Methylation site profiling shown in Figure 4h revealed that translocation events with the methylated DNA/MBD1x complex ended with the terminal protein instead of leading with it. It can be inferred from this finding that the positively charged MBD1x near the nanopore is always repelled by the positively applied bias voltage and will spin to the origin while the DNA region of the complex is being pulled into the nanopore. Consequently, all the endMethDNA/MBD1x transport into the pore occurred in a fixed orientation which included the DNA entering first and the protein complex lagging behind. From this, it can be assumed that the negatively charged DNA that was used for the study was attracted by the applied positive charge and pushed towards the nanopore ahead of the region where MBD1x was attached. This was confirmed through profiling of methylation location using the MoS2 nanopore. The occurrence of deeper current blockage was mainly observed at the end of the whole complex transport, as shown in figure 4h. The abscissa represents the length of the entire complex translocation, normalized and recalculated as 100%. The peak occurrence of deeper current blockage was obtained by fitting a Gaussian function to the occurrence histogram. The fitting value was 90.5 ± 3% which indicates the deeper current blockages mainly occur at the end of entire complex translocation. This result suggests that the position of methylation on dsDNA can be more precisely detected using nanopores in thin membranes.

Conclusions

We investigate the use of the MoS2 nanopore for dsDNA translocation and methylation detection experiments. Detection of methylcytosine bases has been reported previously with SiNx and graphene nanopore sensors, but MoS2 presents several favorable and specific characteristics that could make it a more viable and robust option than the more commonly used membranes. These characteristics include the ability to produce a small nanopore on a thin membrane while retaining good signal-to-noise ratios and no need for surface treatment to reduce hydrophobic surface interactions as is necessary for graphene membranes. After determining that dsDNA translocation was possible through MoS2, we also showed that dsDNA translocation could be slowed by using asymmetric concentration of buffer solutions to provide higher spatial resolution. We demonstrated detection of single MBD1x proteins in a site-specific manner which could be used to distinguish the location of the methyl cytosine nucleotide base on the DNA sequence. We also hypothesized that the charge of the DNA strand coupled with the applied voltage allows one to control the orientation of the translocating DNA strand.

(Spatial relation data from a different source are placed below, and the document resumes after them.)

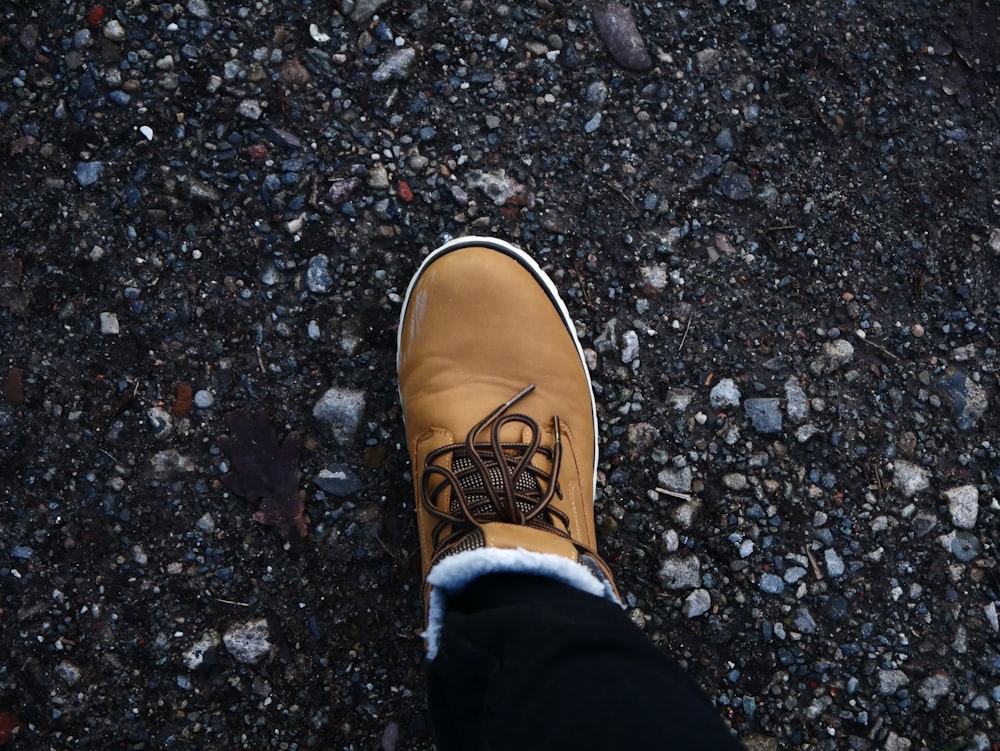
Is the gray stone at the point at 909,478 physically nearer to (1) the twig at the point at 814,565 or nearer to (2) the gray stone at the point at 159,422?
(1) the twig at the point at 814,565

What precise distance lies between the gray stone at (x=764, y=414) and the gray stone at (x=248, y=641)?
1.30m

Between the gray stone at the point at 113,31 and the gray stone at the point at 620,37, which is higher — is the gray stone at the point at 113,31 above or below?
below

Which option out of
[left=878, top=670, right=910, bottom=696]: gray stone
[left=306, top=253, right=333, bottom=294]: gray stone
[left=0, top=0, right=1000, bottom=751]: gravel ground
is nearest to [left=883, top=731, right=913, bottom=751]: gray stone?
[left=0, top=0, right=1000, bottom=751]: gravel ground

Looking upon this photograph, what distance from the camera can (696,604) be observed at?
1.83m

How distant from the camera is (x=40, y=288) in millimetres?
1780

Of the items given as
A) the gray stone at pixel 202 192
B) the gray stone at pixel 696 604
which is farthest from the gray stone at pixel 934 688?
the gray stone at pixel 202 192

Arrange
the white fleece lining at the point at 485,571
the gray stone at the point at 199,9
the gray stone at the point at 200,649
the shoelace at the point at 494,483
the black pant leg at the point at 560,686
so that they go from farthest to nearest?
1. the gray stone at the point at 199,9
2. the gray stone at the point at 200,649
3. the shoelace at the point at 494,483
4. the white fleece lining at the point at 485,571
5. the black pant leg at the point at 560,686

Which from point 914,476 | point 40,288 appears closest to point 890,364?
point 914,476

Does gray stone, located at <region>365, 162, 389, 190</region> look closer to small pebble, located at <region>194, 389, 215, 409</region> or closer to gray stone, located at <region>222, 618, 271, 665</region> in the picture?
small pebble, located at <region>194, 389, 215, 409</region>

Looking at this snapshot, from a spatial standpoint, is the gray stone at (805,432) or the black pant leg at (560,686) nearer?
the black pant leg at (560,686)

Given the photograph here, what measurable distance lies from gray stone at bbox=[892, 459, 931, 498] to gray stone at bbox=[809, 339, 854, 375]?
29 centimetres

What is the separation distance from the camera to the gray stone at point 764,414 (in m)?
1.88

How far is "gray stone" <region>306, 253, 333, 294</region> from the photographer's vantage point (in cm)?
184

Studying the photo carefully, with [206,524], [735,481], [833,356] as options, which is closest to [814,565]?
[735,481]
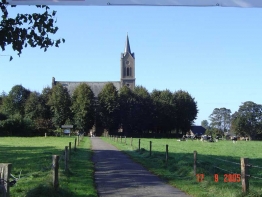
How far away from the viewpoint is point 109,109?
96938 mm

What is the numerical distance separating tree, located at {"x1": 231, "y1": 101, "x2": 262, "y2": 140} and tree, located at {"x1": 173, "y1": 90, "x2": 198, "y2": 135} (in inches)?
730

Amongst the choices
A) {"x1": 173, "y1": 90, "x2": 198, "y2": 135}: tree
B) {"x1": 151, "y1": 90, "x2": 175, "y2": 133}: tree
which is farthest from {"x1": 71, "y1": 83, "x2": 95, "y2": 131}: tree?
{"x1": 173, "y1": 90, "x2": 198, "y2": 135}: tree

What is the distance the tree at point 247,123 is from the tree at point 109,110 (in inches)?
1621

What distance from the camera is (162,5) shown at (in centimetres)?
504

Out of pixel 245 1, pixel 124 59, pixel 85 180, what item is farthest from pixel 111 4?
pixel 124 59

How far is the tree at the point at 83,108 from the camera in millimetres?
94750

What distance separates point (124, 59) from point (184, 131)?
38.3 metres

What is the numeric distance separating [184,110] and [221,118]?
5551 cm

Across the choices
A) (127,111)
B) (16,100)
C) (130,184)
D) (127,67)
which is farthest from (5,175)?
(127,67)

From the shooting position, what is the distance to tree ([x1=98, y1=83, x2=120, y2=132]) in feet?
317

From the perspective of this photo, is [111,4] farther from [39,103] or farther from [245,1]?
[39,103]

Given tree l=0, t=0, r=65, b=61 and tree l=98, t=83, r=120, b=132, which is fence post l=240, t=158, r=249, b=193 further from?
tree l=98, t=83, r=120, b=132

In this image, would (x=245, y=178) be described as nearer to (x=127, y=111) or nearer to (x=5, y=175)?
(x=5, y=175)

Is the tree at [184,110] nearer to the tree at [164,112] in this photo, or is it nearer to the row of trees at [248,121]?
the tree at [164,112]
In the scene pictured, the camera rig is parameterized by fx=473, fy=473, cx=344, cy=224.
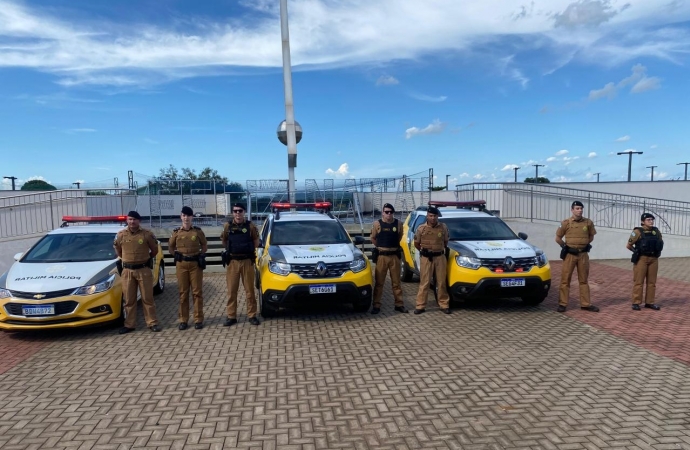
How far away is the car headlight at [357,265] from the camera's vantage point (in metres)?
7.41

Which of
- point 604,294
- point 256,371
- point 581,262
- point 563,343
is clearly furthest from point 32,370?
point 604,294

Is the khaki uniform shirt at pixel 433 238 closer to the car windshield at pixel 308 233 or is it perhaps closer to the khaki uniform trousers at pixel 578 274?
the car windshield at pixel 308 233

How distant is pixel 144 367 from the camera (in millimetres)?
5449

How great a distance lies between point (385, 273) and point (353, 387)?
339 centimetres

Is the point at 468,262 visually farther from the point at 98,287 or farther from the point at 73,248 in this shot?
the point at 73,248

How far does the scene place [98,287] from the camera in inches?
264

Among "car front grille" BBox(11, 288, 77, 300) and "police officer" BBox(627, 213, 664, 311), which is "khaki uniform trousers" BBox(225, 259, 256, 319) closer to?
"car front grille" BBox(11, 288, 77, 300)

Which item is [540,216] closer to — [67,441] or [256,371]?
[256,371]

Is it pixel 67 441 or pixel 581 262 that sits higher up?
pixel 581 262

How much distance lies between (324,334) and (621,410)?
147 inches

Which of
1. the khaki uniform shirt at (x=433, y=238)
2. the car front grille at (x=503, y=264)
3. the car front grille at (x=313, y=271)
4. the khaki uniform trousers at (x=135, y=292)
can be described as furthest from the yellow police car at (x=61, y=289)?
the car front grille at (x=503, y=264)

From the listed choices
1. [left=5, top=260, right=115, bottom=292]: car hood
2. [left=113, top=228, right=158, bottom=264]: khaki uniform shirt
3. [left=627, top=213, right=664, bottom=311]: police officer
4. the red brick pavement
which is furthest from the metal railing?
[left=5, top=260, right=115, bottom=292]: car hood

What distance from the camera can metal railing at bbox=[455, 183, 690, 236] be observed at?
52.1ft

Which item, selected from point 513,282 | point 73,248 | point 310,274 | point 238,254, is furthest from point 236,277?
point 513,282
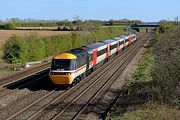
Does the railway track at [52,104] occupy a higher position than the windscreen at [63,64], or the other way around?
the windscreen at [63,64]

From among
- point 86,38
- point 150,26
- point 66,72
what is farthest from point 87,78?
point 150,26

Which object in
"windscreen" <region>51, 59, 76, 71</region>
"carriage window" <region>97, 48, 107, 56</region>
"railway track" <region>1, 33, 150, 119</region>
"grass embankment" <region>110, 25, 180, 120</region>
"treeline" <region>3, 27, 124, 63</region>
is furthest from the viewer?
"treeline" <region>3, 27, 124, 63</region>

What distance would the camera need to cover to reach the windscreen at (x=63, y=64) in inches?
991

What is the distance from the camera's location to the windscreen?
25172 mm

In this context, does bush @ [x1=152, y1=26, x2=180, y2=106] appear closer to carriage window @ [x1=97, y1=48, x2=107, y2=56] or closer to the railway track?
the railway track

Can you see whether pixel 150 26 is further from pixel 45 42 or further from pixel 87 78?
pixel 87 78

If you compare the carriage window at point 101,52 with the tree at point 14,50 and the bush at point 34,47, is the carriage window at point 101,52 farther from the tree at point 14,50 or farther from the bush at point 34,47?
the bush at point 34,47

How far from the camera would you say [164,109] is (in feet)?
55.0

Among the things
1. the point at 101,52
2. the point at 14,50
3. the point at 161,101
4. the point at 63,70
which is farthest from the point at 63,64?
the point at 14,50

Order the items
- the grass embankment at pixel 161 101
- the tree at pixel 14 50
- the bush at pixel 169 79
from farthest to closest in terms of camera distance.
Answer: the tree at pixel 14 50 → the bush at pixel 169 79 → the grass embankment at pixel 161 101

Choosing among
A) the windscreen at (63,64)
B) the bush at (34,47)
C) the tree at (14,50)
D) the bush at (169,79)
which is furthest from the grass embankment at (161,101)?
the bush at (34,47)

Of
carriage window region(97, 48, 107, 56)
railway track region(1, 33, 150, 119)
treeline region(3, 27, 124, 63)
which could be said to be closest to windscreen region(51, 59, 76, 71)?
railway track region(1, 33, 150, 119)

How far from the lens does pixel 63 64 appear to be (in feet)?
82.8

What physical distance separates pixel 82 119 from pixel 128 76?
48.5ft
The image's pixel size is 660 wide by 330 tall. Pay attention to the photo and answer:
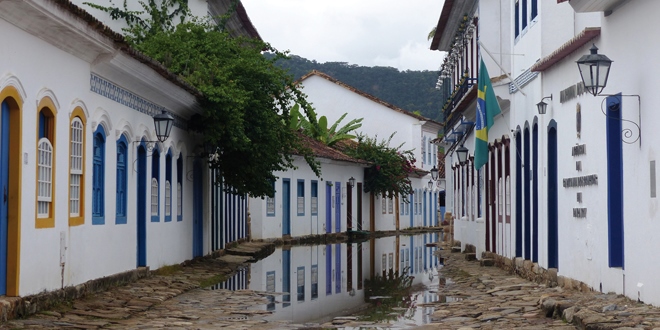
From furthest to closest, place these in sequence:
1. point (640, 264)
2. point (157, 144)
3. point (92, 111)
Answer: point (157, 144) < point (92, 111) < point (640, 264)

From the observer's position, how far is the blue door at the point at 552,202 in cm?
1598

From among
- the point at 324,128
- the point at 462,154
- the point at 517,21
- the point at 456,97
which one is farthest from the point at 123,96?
the point at 324,128

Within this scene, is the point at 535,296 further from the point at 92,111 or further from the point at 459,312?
the point at 92,111

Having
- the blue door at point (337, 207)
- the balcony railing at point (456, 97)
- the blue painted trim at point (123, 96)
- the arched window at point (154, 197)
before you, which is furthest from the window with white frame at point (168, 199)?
the blue door at point (337, 207)

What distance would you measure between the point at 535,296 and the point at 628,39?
154 inches

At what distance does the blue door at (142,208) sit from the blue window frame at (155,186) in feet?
1.87

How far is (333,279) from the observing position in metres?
19.2

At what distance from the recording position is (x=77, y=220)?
13375 millimetres

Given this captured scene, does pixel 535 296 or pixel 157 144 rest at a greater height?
pixel 157 144

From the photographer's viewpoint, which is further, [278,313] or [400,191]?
[400,191]

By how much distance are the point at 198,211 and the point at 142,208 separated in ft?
17.6

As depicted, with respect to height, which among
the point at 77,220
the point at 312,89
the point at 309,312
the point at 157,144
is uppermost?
the point at 312,89

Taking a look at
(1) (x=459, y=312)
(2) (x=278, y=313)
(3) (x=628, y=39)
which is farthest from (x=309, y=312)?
(3) (x=628, y=39)

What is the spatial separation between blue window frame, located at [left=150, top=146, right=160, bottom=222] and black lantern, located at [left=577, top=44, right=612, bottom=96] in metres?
8.76
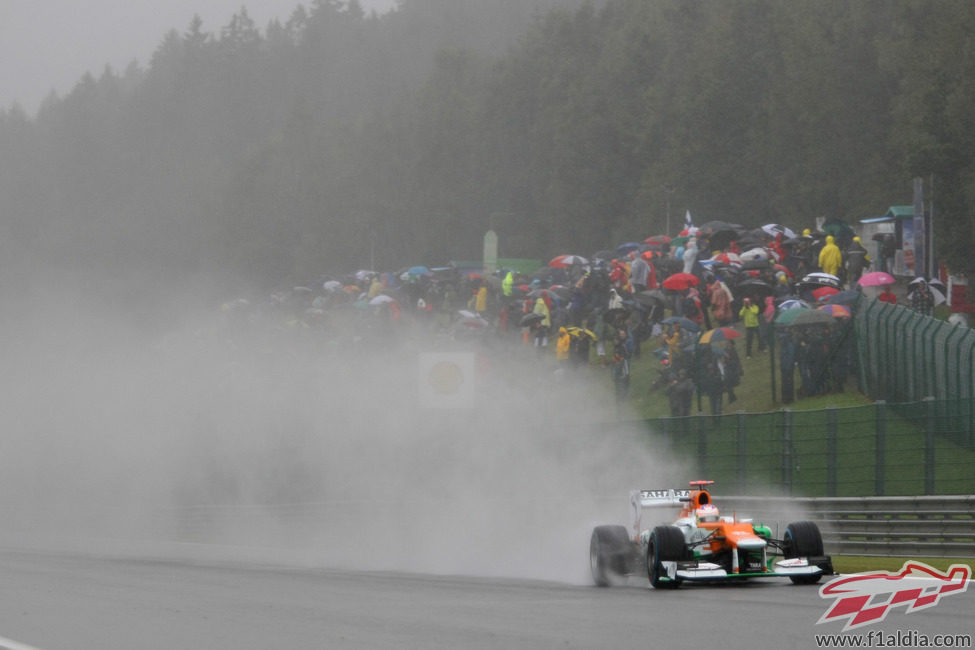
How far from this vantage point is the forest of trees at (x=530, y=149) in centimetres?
6988

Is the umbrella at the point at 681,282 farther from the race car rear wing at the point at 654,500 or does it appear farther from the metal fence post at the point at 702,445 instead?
the race car rear wing at the point at 654,500

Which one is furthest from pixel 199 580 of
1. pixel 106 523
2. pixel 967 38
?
pixel 967 38

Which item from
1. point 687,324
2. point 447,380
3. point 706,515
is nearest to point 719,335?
point 687,324

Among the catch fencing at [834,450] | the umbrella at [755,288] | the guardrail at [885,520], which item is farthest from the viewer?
the umbrella at [755,288]

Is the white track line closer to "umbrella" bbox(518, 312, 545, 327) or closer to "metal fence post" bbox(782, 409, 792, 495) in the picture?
"metal fence post" bbox(782, 409, 792, 495)

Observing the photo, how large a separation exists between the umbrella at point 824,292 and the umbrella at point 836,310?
146 cm

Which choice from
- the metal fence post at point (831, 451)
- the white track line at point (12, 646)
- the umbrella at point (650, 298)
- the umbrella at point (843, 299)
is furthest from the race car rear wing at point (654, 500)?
the umbrella at point (650, 298)

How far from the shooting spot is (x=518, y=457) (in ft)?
90.5

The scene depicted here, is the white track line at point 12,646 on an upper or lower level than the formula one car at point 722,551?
lower

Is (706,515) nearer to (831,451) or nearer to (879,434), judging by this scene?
(879,434)

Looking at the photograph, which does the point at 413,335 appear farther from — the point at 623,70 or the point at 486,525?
the point at 623,70

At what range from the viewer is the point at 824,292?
101ft

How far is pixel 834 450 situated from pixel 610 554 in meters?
6.03

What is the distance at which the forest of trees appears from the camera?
69875 millimetres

Being able to detect aberrant methylation in a routine lab screening could help identify cancer signatures at various stages or progression. This could prove crucial regarding early intervention and therapy and ultimately lead to an increase in the rate of survival. Work remains to be accomplished in the control of translocation speeds, resolution of signature current blockades, and in profiling the location of attached MBPs. We hope that this work serves as a springboard for future MoS2 nanopore studies.

MATERIALS AND METHODS

Supporting Substrate Fabrication

Substrates consisting of stacked layers of Al2O3 and SiNx are fabricated on 300 ± 2 µm thick double-side polished <100> silicon wafers purchased from Silicon Quest International. Wafers are piranha cleaned (2:1 H2SO4/H2O2) for 20 min before deposition SiNx. 300 nm of low-stress SiNx is deposited (STS Mesc PECVD system) using a mixed-frequency recipe (high frequency, 6 s at 13.56 MHz, platen power of 20 W; low frequency, 2s at 380 kHz, platen power of 60 W) with precursors SiH4 and NH3 at flow rates of 40 and 55 sccm, respectively, at a platen temperature of 300 °C. Subsequently, 20 nm of Al2O3 was deposited via ALD (Cambridge Nanotech) at a platen temperature of 250 °C using tetramethyl-aluminum (TMA) and water vapor precursor. Optical lithography is used to define square windows of 80 µm on the back side of the wafer with the aid of plasma resistant Megaposit SPR-220 photoresist and an ABM Flood Exposure (model 60) tool. Then the wafer is placed inside an STS Pegasus ICP (inductively coupled plasma) DRIE and 80 µm square membranes are suspended using a Bosch etching process; 500 to 600 nm holes are then drilled in these membranes using a focused ion beam (FIB) (FEI DB235) operated at a beam current of 30 pA.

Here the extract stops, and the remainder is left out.